Изменить стиль страницы

Без сожаления расстался Понграц со своей первой в его жизни «любовью». И не только не попрощался, но попросту бежал, представив себе, какие реки слез станет лить по нему его толстушка.

Однако титулы «коллега» и «доктор Балог» уже к чему-то обязывали. Правда, поначалу на новом месте ему было не так уж трудно. Тем более что оказать первую помощь, перевязать раненого и даже сделать простейшую операцию — осколок вынуть, например, — в суматохе последних дней осады ему доводилось не раз. Рядом — старые, опытные операционные и медицинские сестры, умелые работники, — не дадут ошибиться, даже если хотел бы!
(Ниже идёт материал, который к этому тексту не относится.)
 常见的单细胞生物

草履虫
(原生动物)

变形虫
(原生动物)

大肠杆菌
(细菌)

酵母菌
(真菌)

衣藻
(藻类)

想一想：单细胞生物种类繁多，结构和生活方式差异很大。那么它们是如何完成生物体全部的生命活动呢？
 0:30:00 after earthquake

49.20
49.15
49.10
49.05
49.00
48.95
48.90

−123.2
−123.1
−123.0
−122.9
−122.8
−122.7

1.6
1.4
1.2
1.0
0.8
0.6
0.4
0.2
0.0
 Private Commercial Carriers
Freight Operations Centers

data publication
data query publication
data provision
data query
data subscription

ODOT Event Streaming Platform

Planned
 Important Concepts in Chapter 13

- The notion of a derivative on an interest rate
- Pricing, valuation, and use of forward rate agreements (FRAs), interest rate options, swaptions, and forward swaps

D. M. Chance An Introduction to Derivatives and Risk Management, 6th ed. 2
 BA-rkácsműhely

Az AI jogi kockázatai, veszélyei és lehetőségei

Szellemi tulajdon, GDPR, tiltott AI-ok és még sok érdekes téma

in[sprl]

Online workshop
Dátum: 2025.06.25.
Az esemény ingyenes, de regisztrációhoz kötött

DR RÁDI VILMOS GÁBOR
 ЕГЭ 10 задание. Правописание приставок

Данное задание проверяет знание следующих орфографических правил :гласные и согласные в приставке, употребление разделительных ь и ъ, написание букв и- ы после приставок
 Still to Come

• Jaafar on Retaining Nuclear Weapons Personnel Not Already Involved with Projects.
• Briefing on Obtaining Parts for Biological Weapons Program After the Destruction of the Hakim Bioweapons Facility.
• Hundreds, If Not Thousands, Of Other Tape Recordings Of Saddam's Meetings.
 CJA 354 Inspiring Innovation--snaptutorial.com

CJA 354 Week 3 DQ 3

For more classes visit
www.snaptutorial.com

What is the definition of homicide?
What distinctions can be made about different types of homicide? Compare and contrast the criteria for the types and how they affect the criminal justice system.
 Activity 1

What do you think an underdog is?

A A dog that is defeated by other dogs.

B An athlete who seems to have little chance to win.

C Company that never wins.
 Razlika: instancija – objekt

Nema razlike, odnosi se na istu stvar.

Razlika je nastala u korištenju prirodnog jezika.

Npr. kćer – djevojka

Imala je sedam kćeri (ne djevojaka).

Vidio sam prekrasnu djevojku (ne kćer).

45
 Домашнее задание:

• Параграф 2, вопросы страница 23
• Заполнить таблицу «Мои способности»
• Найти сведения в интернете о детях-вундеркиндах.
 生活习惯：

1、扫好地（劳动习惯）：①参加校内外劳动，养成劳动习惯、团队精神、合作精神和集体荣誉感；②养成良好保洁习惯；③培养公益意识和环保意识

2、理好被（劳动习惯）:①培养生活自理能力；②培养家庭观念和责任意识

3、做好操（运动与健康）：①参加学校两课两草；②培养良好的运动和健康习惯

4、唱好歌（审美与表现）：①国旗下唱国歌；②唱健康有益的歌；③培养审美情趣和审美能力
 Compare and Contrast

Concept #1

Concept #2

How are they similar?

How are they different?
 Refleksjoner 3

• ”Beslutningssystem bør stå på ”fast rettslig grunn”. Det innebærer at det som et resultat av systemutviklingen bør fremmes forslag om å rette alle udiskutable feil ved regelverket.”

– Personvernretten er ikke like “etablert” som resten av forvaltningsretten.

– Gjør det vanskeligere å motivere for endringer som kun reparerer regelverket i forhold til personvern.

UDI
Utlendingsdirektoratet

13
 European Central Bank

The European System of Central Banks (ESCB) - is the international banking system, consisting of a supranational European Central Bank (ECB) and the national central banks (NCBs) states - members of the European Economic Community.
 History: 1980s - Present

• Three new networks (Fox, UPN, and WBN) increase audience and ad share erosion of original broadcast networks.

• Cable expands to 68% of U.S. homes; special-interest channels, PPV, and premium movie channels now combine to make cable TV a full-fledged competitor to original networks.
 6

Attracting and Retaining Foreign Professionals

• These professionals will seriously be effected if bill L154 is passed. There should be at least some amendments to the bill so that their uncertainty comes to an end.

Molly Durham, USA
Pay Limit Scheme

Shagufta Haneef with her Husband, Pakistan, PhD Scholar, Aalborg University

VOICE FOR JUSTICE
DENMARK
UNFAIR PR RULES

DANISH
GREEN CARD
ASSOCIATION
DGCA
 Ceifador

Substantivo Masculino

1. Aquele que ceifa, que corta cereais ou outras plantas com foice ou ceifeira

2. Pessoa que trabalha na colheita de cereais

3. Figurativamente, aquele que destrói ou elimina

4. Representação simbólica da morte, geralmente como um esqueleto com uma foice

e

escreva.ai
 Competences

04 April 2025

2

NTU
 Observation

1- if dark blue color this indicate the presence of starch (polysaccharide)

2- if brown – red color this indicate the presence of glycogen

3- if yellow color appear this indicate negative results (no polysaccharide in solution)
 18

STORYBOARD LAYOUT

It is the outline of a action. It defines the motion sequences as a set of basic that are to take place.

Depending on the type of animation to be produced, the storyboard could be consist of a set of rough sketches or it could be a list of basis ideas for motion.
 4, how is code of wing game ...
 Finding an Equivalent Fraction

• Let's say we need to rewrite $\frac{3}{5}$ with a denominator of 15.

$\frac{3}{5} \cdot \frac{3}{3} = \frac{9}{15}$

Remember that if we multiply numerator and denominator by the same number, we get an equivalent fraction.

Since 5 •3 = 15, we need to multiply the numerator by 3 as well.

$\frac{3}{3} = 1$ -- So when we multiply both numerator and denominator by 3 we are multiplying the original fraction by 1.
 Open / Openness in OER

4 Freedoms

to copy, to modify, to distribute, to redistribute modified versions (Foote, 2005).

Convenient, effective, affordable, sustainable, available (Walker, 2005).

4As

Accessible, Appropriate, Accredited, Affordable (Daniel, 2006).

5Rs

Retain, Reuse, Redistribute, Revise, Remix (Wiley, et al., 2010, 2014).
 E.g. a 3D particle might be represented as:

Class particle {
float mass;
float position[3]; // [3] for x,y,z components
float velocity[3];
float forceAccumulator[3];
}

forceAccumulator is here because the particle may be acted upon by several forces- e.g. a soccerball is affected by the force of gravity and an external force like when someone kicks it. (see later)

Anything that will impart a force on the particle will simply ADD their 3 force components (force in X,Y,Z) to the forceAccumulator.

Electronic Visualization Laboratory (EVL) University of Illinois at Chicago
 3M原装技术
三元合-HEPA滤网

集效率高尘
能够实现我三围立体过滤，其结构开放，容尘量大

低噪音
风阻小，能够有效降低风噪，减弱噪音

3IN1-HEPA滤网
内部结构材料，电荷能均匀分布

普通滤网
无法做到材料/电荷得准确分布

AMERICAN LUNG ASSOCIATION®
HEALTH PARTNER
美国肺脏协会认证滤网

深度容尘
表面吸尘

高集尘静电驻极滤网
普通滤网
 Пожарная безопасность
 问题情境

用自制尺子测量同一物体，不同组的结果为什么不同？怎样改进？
Сами подадут тебе нужный инструмент: ланцет, пинцет, пеан, — только смотри им в глаза, на их руки и — догадаешься, что дальше делать. Впрочем, и другие «хирурги» были не лучше его: студенты-медики с последних курсов института, практиканты, врачи-терапевты и даже зубные техники. В хирургии они смыслили не больше Балога и могли только предположить, что их молодой коллега — одного с ними поля ягода. «Вообще-то я гинеколог, — признался он как-то раз, попав в трудное положение». (Почему именно гинеколог? Во-первых, думал он, среди больных госпиталя женщин почти не было, а во-вторых, если и придется принимать роды, то акушерки — народ еще более опытный, чем хирургические сестры.)

Балогу-Понграцу этой зимой исполнилось восемнадцать, но благодаря своему огромному росту и сильному телосложению, он уже несколько лет назад мог вполне выдавать себя за двадцатилетнего. Теперь же, обзаведясь бородой, — подавно. Поэтому, когда он говорил, что ему двадцать восемь, никто в этом и не сомневался.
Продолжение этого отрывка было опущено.